The comments are not surprising. Public schools are often scapegoated for social issues that politicians fail to address. However, such remarks are ironic given that school and school district personnel are often on the front lines responding to public crises, including mass shootings.
The El Paso Independent School District serves as yet another example of how public schools exert leadership in times of crisis. EPISD rapidly mobilized in support of the community immediately after the horrific attack on a Walmart that left 22 dead and dozens injured.
EPISD police officers working in the area were first responders who rushed to the scene, while district leaders coordinated efforts to make the district’s resources available to first responders and city government officials.
School district personnel in collaboration with the school’s principal opened nearby MacArthur Intermediate School, with off-duty staffers arriving as soon as possible to coordinate a system of care to affected community members. The school served as a family reunification location for loved ones seeking to reconnect with each other amid the chaos.
This site was also where very unfortunate families learned that loved ones were killed or injured. And school counselors offered their services free of charge to community members suffering from the loss of family members or other loved ones.
Have any politicians pointed out these facts?
Schools also served as sites where other community-based organizations could coordinate services to help families and those affected by the violence. They served as sites for families to convene, find solidarity, grieve, express their feelings, and attempt to make sense of and begin to heal from such horrible events.
In less than a month, students will return to schools across Texas with questions and concerns. Teachers will help students process the senseless violence. One school will grieve the loss of 15-year-old Javier Rodriguez, the youngest victim of the El Paso shooting.
Such efforts by districts such as EPISD are common in the wake of violence, natural disasters and other events that disrupt communities and families. Schools are shelters and town halls.
Unfortunately, these efforts often go unnoticed, especially by legislators and state policymakers who scapegoat and undermine public education. School officials do not brag or seek attention for their efforts, but they should be recognized.
The efforts of public schools in support of their communities reflect educators’ moral commitments to their students and families. Not only do these commitments deserve the public’s acknowledgement, they necessitate that public schools have a voice in shaping policy solutions.

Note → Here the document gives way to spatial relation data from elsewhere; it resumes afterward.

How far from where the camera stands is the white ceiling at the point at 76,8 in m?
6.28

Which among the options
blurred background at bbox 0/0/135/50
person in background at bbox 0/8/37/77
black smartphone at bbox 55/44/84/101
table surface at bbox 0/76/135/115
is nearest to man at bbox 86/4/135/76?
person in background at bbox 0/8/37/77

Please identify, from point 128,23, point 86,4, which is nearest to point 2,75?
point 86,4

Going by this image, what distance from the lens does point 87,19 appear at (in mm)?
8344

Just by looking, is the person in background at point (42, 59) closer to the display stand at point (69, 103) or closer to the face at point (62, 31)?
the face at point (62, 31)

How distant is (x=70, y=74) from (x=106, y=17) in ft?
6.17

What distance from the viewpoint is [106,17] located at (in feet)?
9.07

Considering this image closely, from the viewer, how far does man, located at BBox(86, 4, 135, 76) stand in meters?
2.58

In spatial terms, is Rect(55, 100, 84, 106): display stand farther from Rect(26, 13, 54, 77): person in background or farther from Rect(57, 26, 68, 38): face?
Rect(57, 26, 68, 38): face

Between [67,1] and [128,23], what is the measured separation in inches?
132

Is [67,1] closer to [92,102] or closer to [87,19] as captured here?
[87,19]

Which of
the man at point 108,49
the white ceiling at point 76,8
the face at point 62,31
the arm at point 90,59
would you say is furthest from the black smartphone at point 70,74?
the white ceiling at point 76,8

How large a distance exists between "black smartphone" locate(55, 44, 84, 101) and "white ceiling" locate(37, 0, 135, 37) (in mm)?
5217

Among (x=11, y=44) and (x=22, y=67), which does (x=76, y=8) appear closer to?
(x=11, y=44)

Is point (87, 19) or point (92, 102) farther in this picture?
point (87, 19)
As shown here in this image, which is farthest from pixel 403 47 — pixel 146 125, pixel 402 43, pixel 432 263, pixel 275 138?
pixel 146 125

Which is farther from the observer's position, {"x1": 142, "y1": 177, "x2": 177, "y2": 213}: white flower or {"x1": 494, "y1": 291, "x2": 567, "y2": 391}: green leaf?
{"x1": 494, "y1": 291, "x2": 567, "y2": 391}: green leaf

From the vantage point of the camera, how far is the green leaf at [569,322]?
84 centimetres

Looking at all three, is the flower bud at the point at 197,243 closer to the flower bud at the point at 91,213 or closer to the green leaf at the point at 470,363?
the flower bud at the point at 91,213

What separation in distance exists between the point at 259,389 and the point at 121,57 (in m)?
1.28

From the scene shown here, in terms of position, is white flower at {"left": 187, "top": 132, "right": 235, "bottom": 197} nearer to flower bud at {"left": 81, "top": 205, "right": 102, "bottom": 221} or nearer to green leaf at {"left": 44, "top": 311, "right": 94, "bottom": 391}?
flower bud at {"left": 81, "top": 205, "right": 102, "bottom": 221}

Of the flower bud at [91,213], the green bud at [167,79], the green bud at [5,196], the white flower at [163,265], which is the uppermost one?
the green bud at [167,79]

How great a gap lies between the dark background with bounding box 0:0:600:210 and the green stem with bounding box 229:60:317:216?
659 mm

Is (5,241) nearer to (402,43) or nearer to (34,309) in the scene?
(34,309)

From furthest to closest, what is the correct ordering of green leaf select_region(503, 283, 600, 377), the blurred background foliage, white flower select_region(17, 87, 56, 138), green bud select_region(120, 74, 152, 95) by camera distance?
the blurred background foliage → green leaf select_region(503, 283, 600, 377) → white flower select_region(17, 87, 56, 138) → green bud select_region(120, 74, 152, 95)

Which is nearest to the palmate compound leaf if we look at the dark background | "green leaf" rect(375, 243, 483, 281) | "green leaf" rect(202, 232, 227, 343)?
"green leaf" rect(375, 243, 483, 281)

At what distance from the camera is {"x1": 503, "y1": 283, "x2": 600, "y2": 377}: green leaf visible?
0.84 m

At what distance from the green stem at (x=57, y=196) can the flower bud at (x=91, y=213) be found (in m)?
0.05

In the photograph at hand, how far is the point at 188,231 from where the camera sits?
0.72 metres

More of us need to be thankful for the work of our district and school leaders. Policymakers must listen to educators as the nation and state debate gun reform, the rising tide of hatred, and the shortcomings of a health care system that is broken and unable to meaningful promote mental health for all.
Moving forward, it is imperative that policymakers invite district and school leaders, teachers and counselors to public hearings to give their testimony. These individuals are connected to their communities and uniquely positioned to provide important insights into pressing social problems. Their perspectives can bring moral clarity to toxic and overheated political debates that have been unable to generate meaningful legislation and reform.
Public schools should not be the scapegoat for society’s problems or politicians’ failures to address such pressing issues. Instead, public schools and their leaders should have a greater role in providing policymakers and politicians with insights into next generation policies.
David DeMatthews is an associate professor in the Department of Educational Leadership and Policy at The University of Texas at Austin.
A version of this op-ed appeared in the Houston Chronicle, San Antonio Express News, Corpus Christi Caller Times, San Angelo Standard Times, Waco Tribune Herald and the Tallahassee Democrat.